→ Directions:
Word for word, repeat everything in the records below except the pictures.
BEGIN Study material
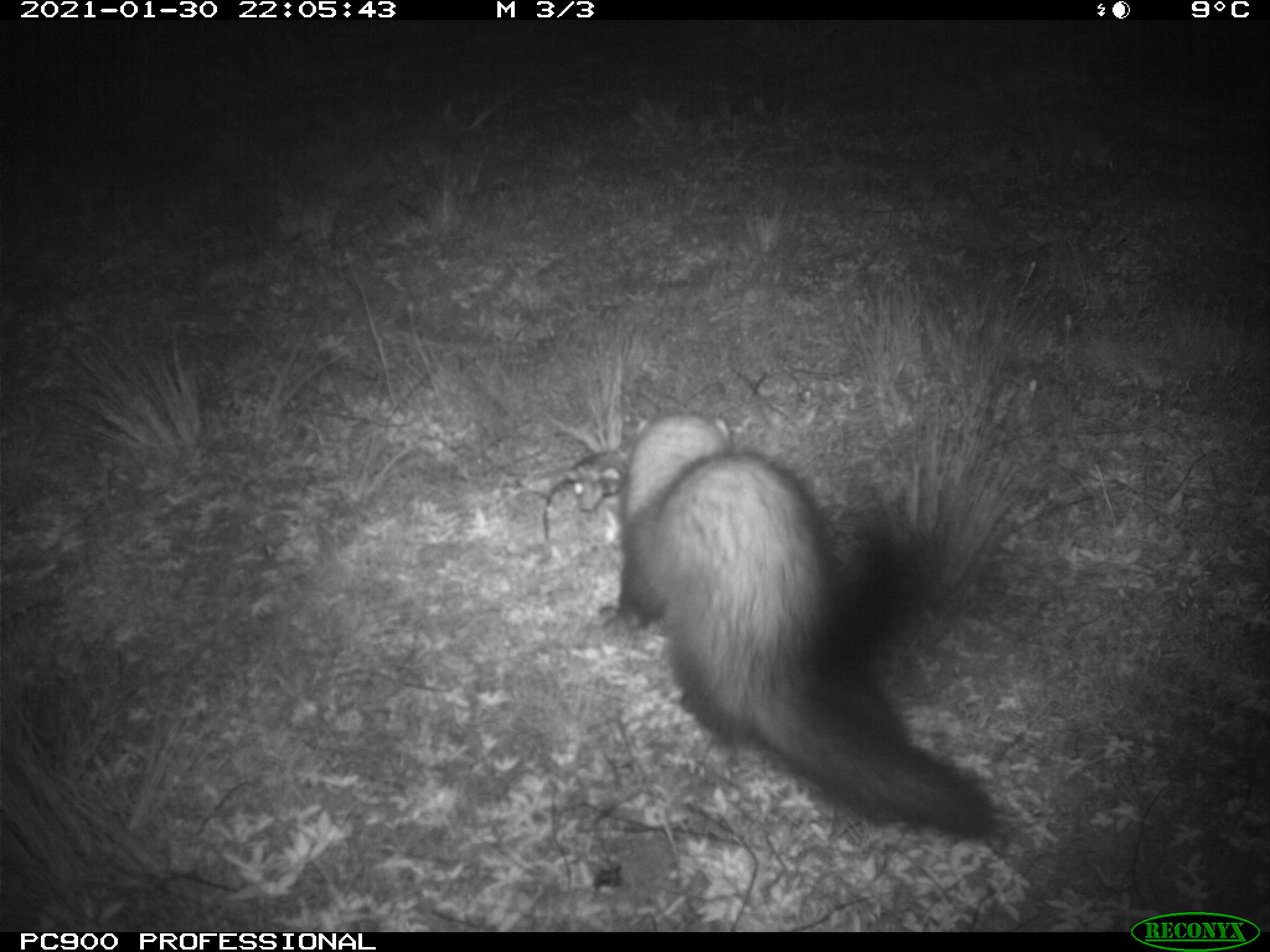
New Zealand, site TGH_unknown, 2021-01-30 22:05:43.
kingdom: Animalia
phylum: Chordata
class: Mammalia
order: Carnivora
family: Mustelidae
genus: Mustela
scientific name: Mustela furo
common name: ferret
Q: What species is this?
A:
END Study material
→ Response:
New Zealand, site TGH_unknown, 2021-01-30 22:05:43.
kingdom: Animalia
phylum: Chordata
class: Mammalia
order: Carnivora
family: Mustelidae
genus: Mustela
scientific name: Mustela furo
common name: ferret
Q: What species is this?
A:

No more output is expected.